Choose from 23 Fun Things to Do in Siem Reap
This great lake covering 1,000 square miles (2,600 square kilometers) is not only the largest body of fresh water in Southeast Asia, it’s also a UNESCO-designated biosphere due to its remarkable natural features. The flow of water in Tonlé Sap changes direction twice during the course of the year, expanding and contracting with the seasons.
Most travelers choose to experience Tonlé Sap by boat, whether en route between Siem Reap and Phnom Penh or during a daytime or sunset dinner cruise. Depending on the option chosen, a sightseeing boat ride might include a visit to Chong Khneas floating village of stilted houses, a fish and crocodile farm, and a meal at a traditional Khmer floating restaurant.
Those with an interest in the lake’s biodiversity can opt for a day trip to Prek Toal Bird Sanctuary, a biosphere reserve that’s home to more than 150 bird species.
Things to Know Before You Go
- Tonlé Sap is a must-see for adventure travelers and first-time visitors.
- Don’t forget to bring sunscreen, sunglasses, and a hat when cruising the lake.
- Many boat tours on the lake include hotel pickup and drop-off.
- Tonlé Sap day trips can last anywhere from four to nine hours, depending on the option chosen.
How to Get There
Most tours of the lake depart from Chong Khneas, located 7.5 miles (12 kilometers) south of Siem Reap. The easiest way to get to the lake is on a guided tour.
When to Get There
From November to May—the country’s dry season—Tonlé Sap empties into the Mekong River, making the lake’s natural features much less spectacular. If you want to get out on the lake when it’s at its largest, plan to visit during the rainy season (August and September) when the waters reverse and the enormous lake forms. Water levels are at their lowest between April and June. The best bird viewing happens between December and April.
The People of Tonlé Sap
Spend some time on the lake, and you’ll quickly realize that most residents of the stilted houses and floating villages are fishermen. Many of these families are ethnic Vietnamese who’ve been in the trade for decades. For the most authentic view of life on the lake, head farther afield to the villages near Kampong Chhnang and Pursat.
The Bayon temple forms a square at the center of the much larger square of the vast Angkor Thom, and is the architectural highlight of the complex. This was considered by the Khmers to be the conjunction of heaven and earth, though the auspicious site was covered in jungle for centuries.
Like much in the area it dates to the 12th-century reign of King Jayavarman VII, and is particularly noted for its magnificent carved stone faces with their beatific smiles. They depict either the king himself or a bodhisattva; the confusion was probably deliberate.
The bas relief carvings on the temple’s outer walls are a riot of scenes depicting everything from celestial beings and mighty battles to humble village life.
Bayon is within Angkor Thom, which lies 4.5 miles (7 kilometers) north of Siem Reap, past Angkor Wat.
The 3 main temples of Roluos stand apart from the main attractions around Siem Reap, lying to the west of the town rather than on the main northern axis.

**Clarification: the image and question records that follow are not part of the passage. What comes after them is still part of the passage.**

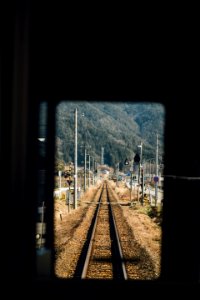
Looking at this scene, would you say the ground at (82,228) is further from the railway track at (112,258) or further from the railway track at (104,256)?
the railway track at (104,256)

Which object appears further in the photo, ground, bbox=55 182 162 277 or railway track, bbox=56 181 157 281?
ground, bbox=55 182 162 277

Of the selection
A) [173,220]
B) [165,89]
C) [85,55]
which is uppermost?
[85,55]

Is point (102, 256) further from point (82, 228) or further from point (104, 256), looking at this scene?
point (82, 228)

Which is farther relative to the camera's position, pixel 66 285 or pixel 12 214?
pixel 66 285

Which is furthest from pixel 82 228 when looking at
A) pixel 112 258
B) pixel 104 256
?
pixel 112 258

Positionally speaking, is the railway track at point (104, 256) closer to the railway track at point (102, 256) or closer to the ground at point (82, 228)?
the railway track at point (102, 256)

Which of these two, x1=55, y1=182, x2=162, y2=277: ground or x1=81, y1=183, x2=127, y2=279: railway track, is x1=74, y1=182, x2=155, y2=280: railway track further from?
x1=55, y1=182, x2=162, y2=277: ground

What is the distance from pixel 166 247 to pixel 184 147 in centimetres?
132

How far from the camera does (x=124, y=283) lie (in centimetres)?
378

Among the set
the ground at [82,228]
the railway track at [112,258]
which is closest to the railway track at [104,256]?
the railway track at [112,258]

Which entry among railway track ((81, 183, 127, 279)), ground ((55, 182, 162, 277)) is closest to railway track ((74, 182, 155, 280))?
→ railway track ((81, 183, 127, 279))

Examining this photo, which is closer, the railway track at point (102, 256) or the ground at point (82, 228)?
the railway track at point (102, 256)

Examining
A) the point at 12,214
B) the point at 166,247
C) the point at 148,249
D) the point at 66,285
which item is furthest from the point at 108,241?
the point at 12,214

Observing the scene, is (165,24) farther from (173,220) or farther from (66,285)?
(66,285)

They’re also significantly older, dating from the 9th century when this area was known as Hariharalaya.
Preah Ko, the oldest, is arranged as two rows of three “prasats” (towers) each, and boasts stunning stone carvings and plasterwork. After that comes the intricate 5-tiered Bakong, and finally Lolei, which dates from 893. This last temple resembles Preah Ko but with 4 instead of 6 towers, once stood on its own island, and is noted for its fine examples of Khmer calligraphy.
The Roluos temples are off National Highway 6 which heads west out of Siem Reap. Get there in a tuk-tuk or hire a bicycle (take good care in the unpredictable traffic).
- Angkor Wat is Cambodia’s most popular attraction, which makes for large crowds. Book your tour in advance to save time.
- Angkor Wat is a sacred site for Khmer people, and visitors should dress modestly. To visit the top tier, you must have your upper arms and thighs covered.
- At any given time, a limited number of visitors are allowed to ascend to the top tier for views of the surrounding landscape.
- A lawn in the outer ring has two free-standing roofless libraries that serve as peaceful places to escape the inevitable crowds.
The last capital of the Khmers is a stupendous complex on a stupefying scale; established in the 12th century on the site of an earlier capital, Angkor Thom dwarfs even nearby Angkor Wat. The city’s 7.5 miles (12 kilometers) of wall is ringed by a moat (which no longer holds water or – thankfully – crocodiles). Each of the five enormous gates is a monument in itself, approached by avenues lined with 108 divinities (good on the left, evil on the right).
Some elevation will help you make sense of the layout; head for the Terrace of the Elephants or nearby Terrace of the Leper King with their intricate carvings, or the hilltop Phnom Bakheng, particularly popular at sunset. Among the myriad other points of interest are the temples of East Mebon and Pre Rup, built in the same “temple-mountain” style as Angkor Wat.
The southern gate to Angkor Thom lies 4.5 miles (7 kilometers) north of Siem Reap, past Angkor Wat. Baphuon and Bayon are also within the complex while much-photographed Ta Prohm lies to the east, an evocative ruin where trees force their way through intricately carved stone.